▸ WHAT YOU WILL DO: Print the part of the CartPole tutorial below that opens with the words containing "Our environment is" and closes with "in the environment.", keeping every word unchanged.

Segment Start: EXERCISE PASSAGE

Some sections of this tutorial are copied and adapted from the Reinforcement Learning (DQN) Tutorial , written by Author: Adam Paszke, credits attributed to him.


The agent has to decide between two actions - moving the cart left or right - so that the pole attached to it stays upright. You can find an official leaderboard with various algorithms and visualizations at the Gym website.


Fig. 1 cartpole

As the agent observes the current state of the environment and chooses an action, the environment transitions to a new state, and also returns a reward that indicates the consequences of the action. In this task, rewards are +1 for every incremental timestep and the environment terminates if the pole falls over too far or the cart moves more then 2.4 units away from center. This means better performing scenarios will run for longer duration, accumulating larger return.

The CartPole task is designed so that the inputs to the agent are 4 real values representing the environment state (position, velocity, etc.). However, neural networks can solve the task purely by looking at the scene, so we’ll use a patch of the screen centered on the cart as an input. Because of this, our results aren’t directly comparable to the ones from the official leaderboard - our task is much harder. Unfortunately this does slow down the training, because we have to render all the frames.

Strictly speaking, we will present the state as the difference between the current screen patch and the previous one. This will allow the agent to take the velocity of the pole into account from one image.

A theoretical explanation of DQN

Our environment is deterministic, so all equations presented here are also formulated deterministically for the sake of simplicity. In the reinforcement learning literature, they would also contain expectations over stochastic transitions in the environment.

Segment End: EXERCISE PASSAGE
Segment Start: INFORMATION SUPPLIED

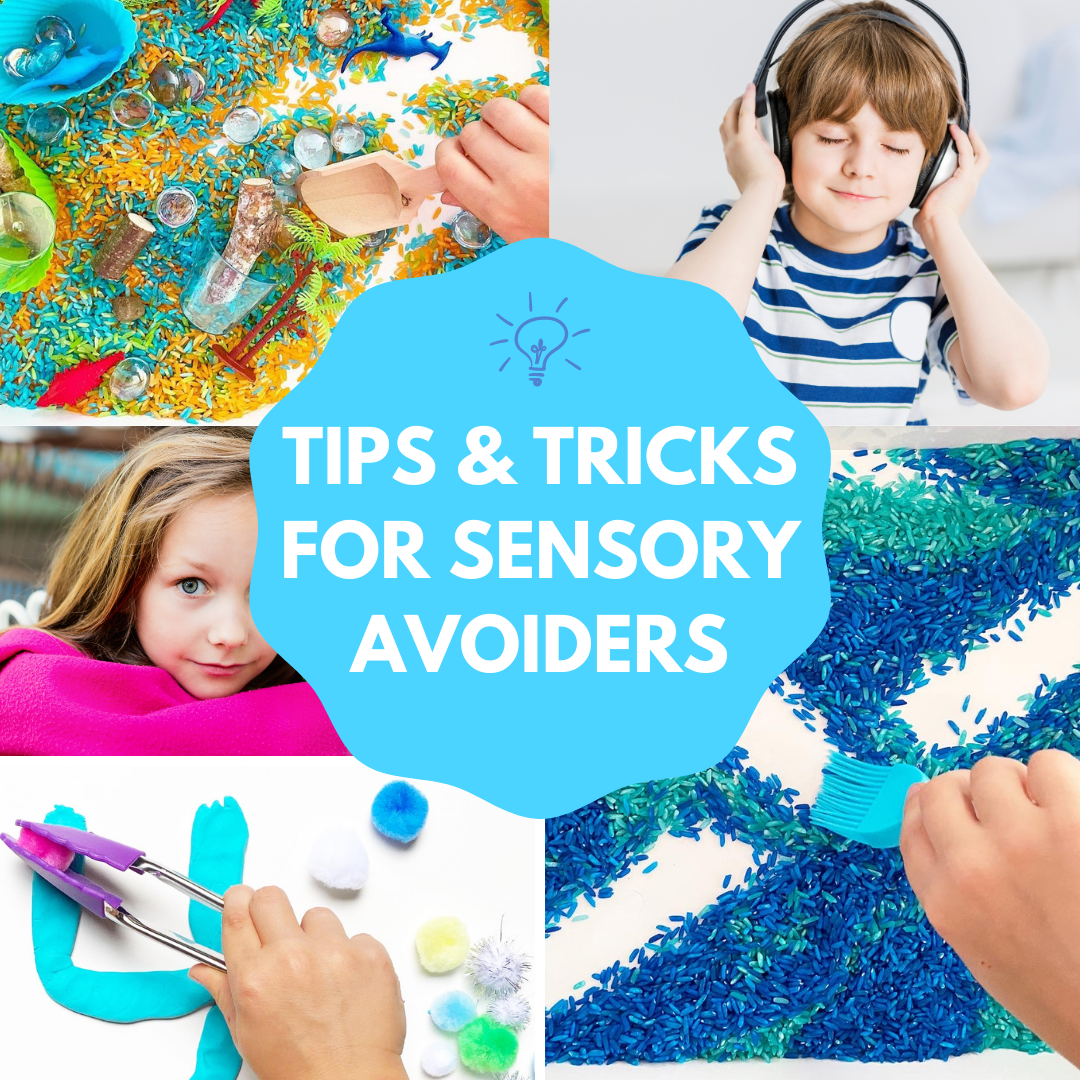 TIPS & TRICKS FOR SENSORY AVOIDERS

Segment End: INFORMATION SUPPLIED

▸ ANSWER FOR THIS EXERCISE:
Our environment is deterministic, so all equations presented here are also formulated deterministically for the sake of simplicity. In the reinforcement learning literature, they would also contain expectations over stochastic transitions in the environment.